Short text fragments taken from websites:
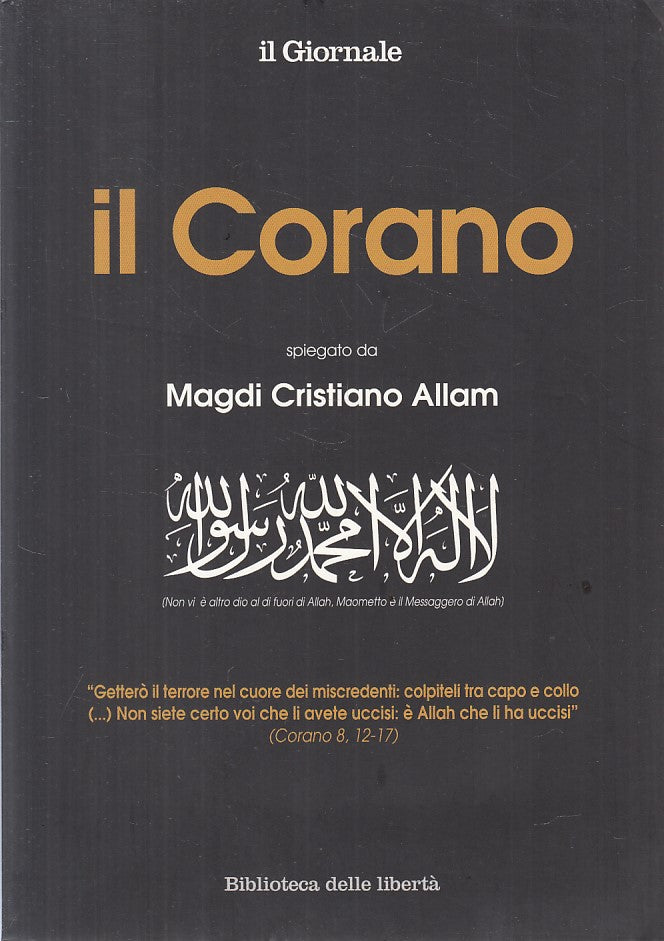 LS- IL CORANO SPIEGATO - ALLAM- GIORNALE- BIBIOTECA LIBERTA'-- 2015 - B - ZFS139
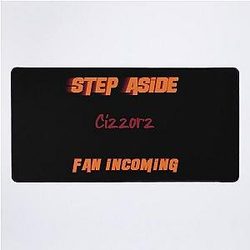 Cizzorz - Step Aside incoming fan Desk Mat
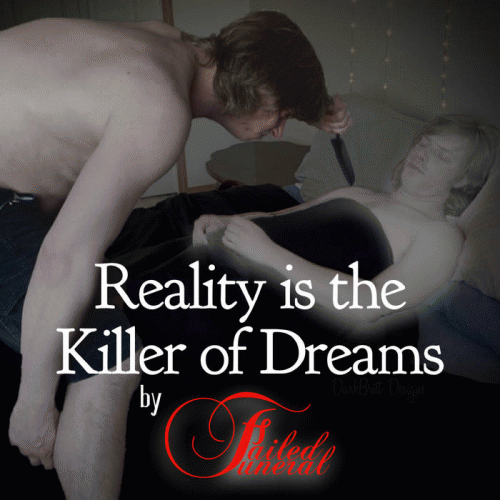 Reality Is the Killer of Dreams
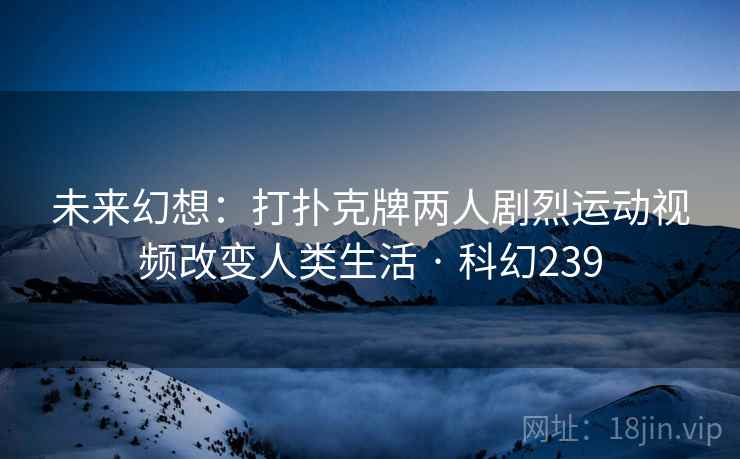 未来幻想:打扑克牌两人剧烈运动视频改变人类生活 · 科幻239 未来幻想:打扑克牌两人剧烈运动视频改变人类生活 · 科幻239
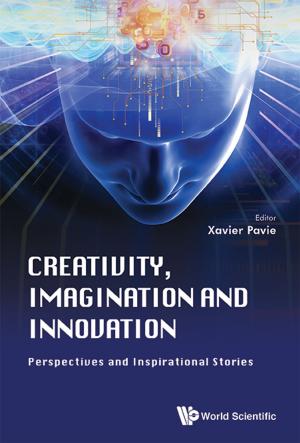 Cover of the book Creativity, Imagination and Innovation by John Loustau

--- Exercise aim ---
Copy the records above verbatim, from the first one through the line containing "未来幻想:打扑克牌两人剧烈运动视频改变人类生活 · 科幻239 未来幻想:打扑克牌两人剧烈运动视频改变人类生活", inclusive. Leave the pictures out of your answer.

--- Task result ---
 LS- IL CORANO SPIEGATO - ALLAM- GIORNALE- BIBIOTECA LIBERTA'-- 2015 - B - ZFS139
 Cizzorz - Step Aside incoming fan Desk Mat
 Reality Is the Killer of Dreams
 未来幻想:打扑克牌两人剧烈运动视频改变人类生活 · 科幻239 未来幻想:打扑克牌两人剧烈运动视频改变人类生活 · 科幻239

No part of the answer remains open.